Recently (May 6), a fascinating new privatization article appeared on SSRN - The Link between Demographic Representation and Federal Contracting Decisions, by Professors Deanna Malatesta (Purdue University Indianapolis), Sergio Fernandez (Indiana University Bloomington), and Craig Smith (University of Arizona). This important article is forthcoming in the Public Administration Review.
Here is the abstract:
Relying on the traditional claims associated with the theory of representative bureaucracy, this study examines whether the racial and gender characteristics of contracting officers and other public agency personnel affect decisions to award contracts to members of socially and economically disadvantaged groups. The expectation under the theory is that decision makers are inclined to provide substantive benefits to the groups to which they belong. Our seemingly related regression (SUR) models provide evidence that is consistent with the theory for racial minorities but not for women. In fact, more women in agency senior positions are associated with fewer contract dollars awarded to women-owned small businesses. This finding offers preliminary evidence that implicit biases against women may be more intractable than biases against racial minorities. Results of our analyses have important implications for the effectiveness of the Small Disadvantaged Business (SDB) program and the Women-Owned Small Business (WOSB) program, both of which are intended to address the significant historical underrepresentation of racial minorities and women in government procurement. We believe a main contribution of the research stems from the introduction of plausible explanations for our findings from social psychology that should be useful for future research on representative bureaucracy.
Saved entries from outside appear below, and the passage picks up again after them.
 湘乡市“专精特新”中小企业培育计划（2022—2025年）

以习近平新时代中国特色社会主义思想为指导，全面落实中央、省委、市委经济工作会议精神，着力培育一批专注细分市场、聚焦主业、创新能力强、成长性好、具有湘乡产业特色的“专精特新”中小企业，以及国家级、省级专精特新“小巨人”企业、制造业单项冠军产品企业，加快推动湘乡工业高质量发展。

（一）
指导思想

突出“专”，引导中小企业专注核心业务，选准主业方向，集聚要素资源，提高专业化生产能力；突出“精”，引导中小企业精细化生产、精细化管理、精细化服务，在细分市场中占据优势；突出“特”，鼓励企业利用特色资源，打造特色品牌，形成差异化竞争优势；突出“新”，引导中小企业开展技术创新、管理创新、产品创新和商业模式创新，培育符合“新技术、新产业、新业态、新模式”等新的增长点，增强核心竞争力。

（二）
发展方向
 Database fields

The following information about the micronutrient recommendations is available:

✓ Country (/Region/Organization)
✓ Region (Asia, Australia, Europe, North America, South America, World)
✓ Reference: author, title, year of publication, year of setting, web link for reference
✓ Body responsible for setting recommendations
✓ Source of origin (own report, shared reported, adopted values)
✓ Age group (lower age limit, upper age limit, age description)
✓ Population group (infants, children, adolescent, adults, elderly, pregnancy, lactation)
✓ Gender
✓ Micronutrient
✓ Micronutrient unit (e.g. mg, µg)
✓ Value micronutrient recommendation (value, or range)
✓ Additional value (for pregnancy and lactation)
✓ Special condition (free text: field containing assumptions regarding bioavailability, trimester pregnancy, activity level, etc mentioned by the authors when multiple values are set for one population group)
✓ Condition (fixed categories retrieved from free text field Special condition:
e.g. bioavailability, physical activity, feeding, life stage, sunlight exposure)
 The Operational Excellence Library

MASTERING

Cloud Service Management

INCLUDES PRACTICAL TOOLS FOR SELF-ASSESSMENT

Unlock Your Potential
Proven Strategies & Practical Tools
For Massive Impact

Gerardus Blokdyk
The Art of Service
This is an important side of government outsourcing and privatization - at least on the federal level (and I think in many states), privatization and contracting out involves not only cost-saving conserations, but other policy objectives as well - like providing a boost to minority-owned or women-owned businesses (the latter contributes to the commonplace anecdotes about entrepreneurs listing their marginally-involved wives as the "owner"on the business in order to be eligible for lucrative government contracts. Before turning to the findings in this new article, I must point out a more preliminary observation: the federal government has long recognized that government contracts are a significant boost to the private firms that obtain them, helping them expand operations, cultivate credit, and capture greater market share. This recognition is the entire basis for the federal laws requiring that firms owned by womena and minorities get favorable treatment in the selection process. Yet the same recogniztion disappears when politicians are talking about privatization and outsourcing in general - then, suddenly it's all about what the firms can do for the taxpayers, supposedly saving boatloads of money for the public fisc. They omit how beneficial the contracts are for the firms that obtain them, how such contracts can distort the market and provide ancillary (and unfair) advantages for the firms that get the contracts. The fact that favoring minorities and women in government contracts helps these groups implies that government contracts in general provide intangible (and sometimes quite tangible) subsidies for the private firms - which brings into question whether the taxpayers are really getting the best deal they could. My point is that outsourcing is not all about saving money for the taxpayers - it's also about the benefits to the contractors. But they don't discount their rates to the taxpayer to offset this benefit. If they were required to do this (that is, required to give the taxpayer the best possible deal, which is what the private sector would demand), then most would no longer be interested in the government contract.
Now, about the findings here: very signficant contribution to the literature. Their first observation - that the government officials tend to favor contractors from the same ethnic group - is, in my view, the more significant. The conclusion that bias against women is super-strong - based on the fact that even female officials fail to favor women-owned businesses - is, well, one of many conclusions that one could draw from that fact. The evidence that government outsourcing and privatization - which is becoming ubiquitous - involves a measurable amount of favoritism and self-interest by the officials selecting contracts - that's rather alarming. And undermines the idea that taxpayer savings really control these decisions.